Thanks to a collaboration between long-time reliability researcher Prof. Bianca Schroeder and enterprise storage leader NetApp, we now have the results of an in-depth study, presented in a paper at this week's Usenix File And Storage Technology (FAST 20) conference.
Most large scale studies have focused on hard drives, or on SSDs in cloud data centers. The former still account for the huge majority of all stored data, and have become amazingly reliable as well as cost-effective.
But SSDs have made substantial inroads in the enterprise as well, with all flash arrays providing massive performance in compact and energy-efficient packages. That's what this study examines.
While there have been studies of SSD reliability in cloud data centers, their results aren't applicable elsewhere. Cloud vendors don't generally use standard SSDs - when you buy 100,000 at a pop, vendors give you what you want - nor do they use the RAID protocols common in enterprise gear. And the SSDs they do employ are in system architectures that include optimizations not available to array vendors.

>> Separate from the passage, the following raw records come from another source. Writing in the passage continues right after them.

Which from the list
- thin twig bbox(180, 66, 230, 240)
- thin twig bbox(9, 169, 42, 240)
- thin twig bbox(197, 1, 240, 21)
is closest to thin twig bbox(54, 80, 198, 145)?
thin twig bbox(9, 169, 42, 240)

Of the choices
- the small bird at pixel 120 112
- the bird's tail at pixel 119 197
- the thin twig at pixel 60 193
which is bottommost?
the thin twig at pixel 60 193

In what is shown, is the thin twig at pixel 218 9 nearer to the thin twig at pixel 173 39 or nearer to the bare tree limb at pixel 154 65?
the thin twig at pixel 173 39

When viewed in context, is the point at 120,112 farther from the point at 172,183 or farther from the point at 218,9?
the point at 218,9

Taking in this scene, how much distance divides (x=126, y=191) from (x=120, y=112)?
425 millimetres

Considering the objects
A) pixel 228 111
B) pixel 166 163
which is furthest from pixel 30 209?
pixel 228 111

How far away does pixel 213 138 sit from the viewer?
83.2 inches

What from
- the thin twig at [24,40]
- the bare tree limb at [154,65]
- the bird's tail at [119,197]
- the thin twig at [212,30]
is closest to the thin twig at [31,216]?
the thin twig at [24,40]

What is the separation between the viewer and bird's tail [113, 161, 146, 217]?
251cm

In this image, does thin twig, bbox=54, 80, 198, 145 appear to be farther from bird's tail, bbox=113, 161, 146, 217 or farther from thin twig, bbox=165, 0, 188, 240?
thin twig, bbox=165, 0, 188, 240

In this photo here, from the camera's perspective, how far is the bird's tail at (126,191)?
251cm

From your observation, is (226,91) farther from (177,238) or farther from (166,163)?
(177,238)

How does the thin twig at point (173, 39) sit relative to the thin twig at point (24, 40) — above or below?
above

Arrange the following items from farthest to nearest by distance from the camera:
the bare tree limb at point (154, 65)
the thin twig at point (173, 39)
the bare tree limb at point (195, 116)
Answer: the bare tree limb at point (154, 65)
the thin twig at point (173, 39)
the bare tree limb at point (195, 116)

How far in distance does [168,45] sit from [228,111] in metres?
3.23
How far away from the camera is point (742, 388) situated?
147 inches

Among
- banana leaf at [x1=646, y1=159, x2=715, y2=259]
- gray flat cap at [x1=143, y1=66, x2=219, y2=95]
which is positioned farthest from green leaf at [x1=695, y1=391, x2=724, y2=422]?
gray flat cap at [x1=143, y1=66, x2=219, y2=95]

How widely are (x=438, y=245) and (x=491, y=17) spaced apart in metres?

The study covers almost 1.4 million drives from three different manufacturers, 18 different models, 12 different capacities, and four flash technologies, (SLC, cMLC (consumer-class), eMLC (enterprise-class), and 3D-TLC). Rich data, provided from NetApp's automated telemetry, includes drive replacements (including reasons for replacements), bad blocks, usage, drive age, firmware versions, drive role (e.g., data, parity or spare), and a number of other things.
These drives are installed in NetApp enterprise storage systems running their ONTAP OS, typically with data center mounting, cooling, and power conditioning. The SSDs are performing in near-ideal environments, rather than the vagaries of, say, notebooks or business PCs, so reliability differences can be attributed the SSDs, not customer infrastructures.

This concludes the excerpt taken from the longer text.